# [Set exercise]
Identify every line in the items below that contains the string "meters", and copy each of those lines in full.

* * * *

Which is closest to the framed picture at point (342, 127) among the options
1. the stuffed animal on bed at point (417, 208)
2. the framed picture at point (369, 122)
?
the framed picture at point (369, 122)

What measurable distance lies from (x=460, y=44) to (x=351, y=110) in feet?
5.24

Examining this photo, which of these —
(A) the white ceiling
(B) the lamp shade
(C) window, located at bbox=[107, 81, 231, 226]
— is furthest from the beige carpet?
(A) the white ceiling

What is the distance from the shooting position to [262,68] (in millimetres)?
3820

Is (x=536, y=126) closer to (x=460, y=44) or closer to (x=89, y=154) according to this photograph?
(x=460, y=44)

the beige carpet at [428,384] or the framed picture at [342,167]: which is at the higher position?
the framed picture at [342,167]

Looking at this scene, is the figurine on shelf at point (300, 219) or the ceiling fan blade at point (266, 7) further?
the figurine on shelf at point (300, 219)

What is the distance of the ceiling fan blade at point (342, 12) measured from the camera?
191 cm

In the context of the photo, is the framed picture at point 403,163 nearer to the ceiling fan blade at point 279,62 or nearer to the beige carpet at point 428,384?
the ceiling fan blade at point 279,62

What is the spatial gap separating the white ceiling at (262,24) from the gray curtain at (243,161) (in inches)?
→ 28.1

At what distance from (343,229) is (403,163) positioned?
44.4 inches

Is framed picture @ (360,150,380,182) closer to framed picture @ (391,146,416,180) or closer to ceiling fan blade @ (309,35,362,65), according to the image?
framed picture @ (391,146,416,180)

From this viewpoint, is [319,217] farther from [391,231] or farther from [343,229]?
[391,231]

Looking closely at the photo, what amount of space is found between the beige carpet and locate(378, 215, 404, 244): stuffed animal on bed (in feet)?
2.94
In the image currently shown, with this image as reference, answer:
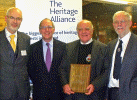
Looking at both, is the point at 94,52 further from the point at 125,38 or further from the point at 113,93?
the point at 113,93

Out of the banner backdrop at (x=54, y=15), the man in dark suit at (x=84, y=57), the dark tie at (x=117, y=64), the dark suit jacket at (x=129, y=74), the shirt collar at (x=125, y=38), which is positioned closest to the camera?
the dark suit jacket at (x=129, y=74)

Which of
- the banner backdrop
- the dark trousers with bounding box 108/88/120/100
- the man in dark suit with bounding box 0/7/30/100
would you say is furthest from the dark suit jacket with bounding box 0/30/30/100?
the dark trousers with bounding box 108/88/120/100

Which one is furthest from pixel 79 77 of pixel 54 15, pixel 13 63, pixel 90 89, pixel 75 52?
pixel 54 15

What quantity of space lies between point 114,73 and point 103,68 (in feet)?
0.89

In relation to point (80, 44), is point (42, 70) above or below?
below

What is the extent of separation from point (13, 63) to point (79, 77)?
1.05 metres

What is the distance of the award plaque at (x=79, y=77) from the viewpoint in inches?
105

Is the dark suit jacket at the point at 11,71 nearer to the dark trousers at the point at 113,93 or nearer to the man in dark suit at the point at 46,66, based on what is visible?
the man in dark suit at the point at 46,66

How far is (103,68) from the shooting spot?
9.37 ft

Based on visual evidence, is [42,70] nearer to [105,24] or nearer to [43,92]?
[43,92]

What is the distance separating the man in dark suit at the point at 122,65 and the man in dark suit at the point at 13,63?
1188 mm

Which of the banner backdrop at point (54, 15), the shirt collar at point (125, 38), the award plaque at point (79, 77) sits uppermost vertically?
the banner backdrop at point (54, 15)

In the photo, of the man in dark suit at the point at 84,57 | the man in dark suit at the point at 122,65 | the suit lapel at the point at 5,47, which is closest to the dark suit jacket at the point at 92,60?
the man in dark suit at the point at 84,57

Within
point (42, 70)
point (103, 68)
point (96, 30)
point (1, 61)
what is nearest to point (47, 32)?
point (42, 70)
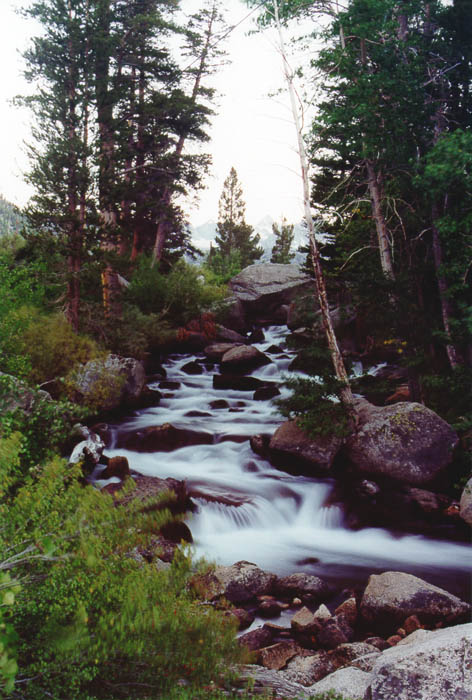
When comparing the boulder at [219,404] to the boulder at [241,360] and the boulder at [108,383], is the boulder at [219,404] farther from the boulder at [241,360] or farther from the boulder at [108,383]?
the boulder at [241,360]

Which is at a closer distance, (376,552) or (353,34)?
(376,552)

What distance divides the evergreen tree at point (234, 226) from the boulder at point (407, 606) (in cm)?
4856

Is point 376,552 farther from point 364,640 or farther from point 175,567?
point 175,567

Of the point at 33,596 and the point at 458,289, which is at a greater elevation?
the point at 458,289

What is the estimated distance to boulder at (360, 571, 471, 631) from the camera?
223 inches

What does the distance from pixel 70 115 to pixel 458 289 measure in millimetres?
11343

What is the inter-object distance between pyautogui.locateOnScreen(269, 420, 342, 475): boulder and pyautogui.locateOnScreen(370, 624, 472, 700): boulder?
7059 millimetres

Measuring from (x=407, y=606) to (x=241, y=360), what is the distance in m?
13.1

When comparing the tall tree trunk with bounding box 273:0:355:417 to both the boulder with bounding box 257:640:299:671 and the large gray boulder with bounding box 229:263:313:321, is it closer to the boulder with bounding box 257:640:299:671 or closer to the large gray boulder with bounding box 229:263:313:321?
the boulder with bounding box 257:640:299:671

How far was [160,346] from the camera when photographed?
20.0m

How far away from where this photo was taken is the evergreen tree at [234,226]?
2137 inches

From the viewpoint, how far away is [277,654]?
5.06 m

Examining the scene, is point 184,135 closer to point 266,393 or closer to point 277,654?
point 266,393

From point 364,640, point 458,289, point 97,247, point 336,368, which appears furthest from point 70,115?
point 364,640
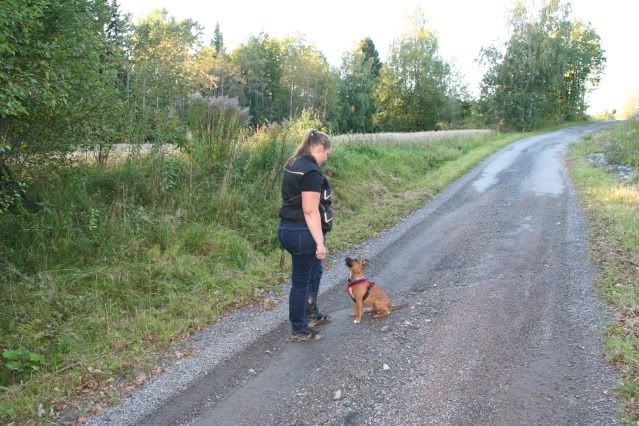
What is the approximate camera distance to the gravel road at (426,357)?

* * * *

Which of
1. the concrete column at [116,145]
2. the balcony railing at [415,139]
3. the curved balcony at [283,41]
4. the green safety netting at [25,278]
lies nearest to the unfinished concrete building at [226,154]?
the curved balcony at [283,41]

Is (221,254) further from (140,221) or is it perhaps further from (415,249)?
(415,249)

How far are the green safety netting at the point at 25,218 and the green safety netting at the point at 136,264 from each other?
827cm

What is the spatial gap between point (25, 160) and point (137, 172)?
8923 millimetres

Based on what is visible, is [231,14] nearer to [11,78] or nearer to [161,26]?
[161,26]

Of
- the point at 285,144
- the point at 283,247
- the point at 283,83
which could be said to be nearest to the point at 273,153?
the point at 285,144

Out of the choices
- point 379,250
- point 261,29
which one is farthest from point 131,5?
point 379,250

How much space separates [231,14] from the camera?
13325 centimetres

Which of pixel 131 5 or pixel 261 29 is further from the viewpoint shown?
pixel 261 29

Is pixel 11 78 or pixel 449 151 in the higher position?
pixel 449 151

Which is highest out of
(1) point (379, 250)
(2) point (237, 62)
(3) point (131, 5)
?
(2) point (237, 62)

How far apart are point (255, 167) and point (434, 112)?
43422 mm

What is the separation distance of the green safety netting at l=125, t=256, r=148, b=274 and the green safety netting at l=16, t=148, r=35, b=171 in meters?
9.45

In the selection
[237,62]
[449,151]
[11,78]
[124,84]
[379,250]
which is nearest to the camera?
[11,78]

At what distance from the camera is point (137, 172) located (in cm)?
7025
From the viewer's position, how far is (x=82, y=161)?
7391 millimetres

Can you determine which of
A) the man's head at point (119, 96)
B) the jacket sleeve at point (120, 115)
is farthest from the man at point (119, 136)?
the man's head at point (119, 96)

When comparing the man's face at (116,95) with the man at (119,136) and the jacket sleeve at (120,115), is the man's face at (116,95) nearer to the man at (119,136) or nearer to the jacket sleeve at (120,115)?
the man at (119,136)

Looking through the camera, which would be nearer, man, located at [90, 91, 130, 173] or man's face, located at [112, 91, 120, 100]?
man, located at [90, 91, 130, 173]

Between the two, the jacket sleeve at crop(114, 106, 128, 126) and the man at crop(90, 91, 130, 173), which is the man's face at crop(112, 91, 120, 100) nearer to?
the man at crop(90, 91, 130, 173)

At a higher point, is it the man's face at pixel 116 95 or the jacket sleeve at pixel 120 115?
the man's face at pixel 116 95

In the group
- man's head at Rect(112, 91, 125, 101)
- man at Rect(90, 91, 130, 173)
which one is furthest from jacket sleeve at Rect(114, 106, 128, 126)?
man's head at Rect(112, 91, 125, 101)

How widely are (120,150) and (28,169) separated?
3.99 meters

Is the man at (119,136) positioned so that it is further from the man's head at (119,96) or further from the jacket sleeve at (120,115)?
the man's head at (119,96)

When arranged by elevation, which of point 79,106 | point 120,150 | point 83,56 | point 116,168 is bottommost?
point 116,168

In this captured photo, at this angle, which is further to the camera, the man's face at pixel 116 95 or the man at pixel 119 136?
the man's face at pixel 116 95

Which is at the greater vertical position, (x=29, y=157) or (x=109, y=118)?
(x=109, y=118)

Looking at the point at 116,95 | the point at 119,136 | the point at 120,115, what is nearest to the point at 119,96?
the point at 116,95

* * * *

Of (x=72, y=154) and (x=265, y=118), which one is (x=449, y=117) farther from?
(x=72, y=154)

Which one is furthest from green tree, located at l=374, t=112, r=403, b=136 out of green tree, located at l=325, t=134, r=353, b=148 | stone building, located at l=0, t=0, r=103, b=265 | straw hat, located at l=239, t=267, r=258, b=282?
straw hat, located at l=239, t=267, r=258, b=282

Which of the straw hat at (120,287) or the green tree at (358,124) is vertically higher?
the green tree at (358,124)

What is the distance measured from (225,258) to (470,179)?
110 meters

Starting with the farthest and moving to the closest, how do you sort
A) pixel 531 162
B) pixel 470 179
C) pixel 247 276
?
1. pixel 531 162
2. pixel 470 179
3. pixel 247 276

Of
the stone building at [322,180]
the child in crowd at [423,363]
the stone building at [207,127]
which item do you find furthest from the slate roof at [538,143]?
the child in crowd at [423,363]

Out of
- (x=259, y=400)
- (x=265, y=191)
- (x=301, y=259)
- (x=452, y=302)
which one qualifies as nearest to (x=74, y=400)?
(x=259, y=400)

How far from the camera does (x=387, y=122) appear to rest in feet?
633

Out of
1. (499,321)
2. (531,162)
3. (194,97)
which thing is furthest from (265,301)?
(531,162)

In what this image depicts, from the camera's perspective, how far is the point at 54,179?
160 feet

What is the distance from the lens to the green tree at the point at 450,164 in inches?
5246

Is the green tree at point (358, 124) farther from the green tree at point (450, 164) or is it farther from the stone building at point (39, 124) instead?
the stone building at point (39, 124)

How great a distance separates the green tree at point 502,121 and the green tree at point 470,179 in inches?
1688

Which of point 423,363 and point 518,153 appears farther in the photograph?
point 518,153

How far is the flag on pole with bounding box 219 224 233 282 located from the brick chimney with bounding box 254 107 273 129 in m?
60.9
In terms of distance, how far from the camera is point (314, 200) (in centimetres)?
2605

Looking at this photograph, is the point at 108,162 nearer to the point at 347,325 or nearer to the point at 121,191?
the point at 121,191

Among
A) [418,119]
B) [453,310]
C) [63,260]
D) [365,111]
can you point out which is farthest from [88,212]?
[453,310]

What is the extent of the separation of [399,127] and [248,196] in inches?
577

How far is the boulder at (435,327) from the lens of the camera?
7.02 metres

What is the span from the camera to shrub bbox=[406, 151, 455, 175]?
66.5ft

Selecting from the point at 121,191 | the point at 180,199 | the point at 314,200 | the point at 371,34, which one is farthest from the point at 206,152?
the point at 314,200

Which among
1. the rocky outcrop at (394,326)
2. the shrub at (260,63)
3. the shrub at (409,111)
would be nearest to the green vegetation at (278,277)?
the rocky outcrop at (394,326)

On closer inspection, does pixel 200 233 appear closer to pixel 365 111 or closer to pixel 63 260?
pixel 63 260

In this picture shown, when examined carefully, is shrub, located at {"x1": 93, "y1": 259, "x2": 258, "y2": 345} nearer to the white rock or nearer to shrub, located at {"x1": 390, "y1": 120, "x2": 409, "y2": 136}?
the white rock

* * * *

# [Correct answer]
What is the separation distance of the green safety netting at l=125, t=256, r=148, b=274 and the green safety netting at l=16, t=148, r=35, b=171 in meters?
3.99 meters
110 meters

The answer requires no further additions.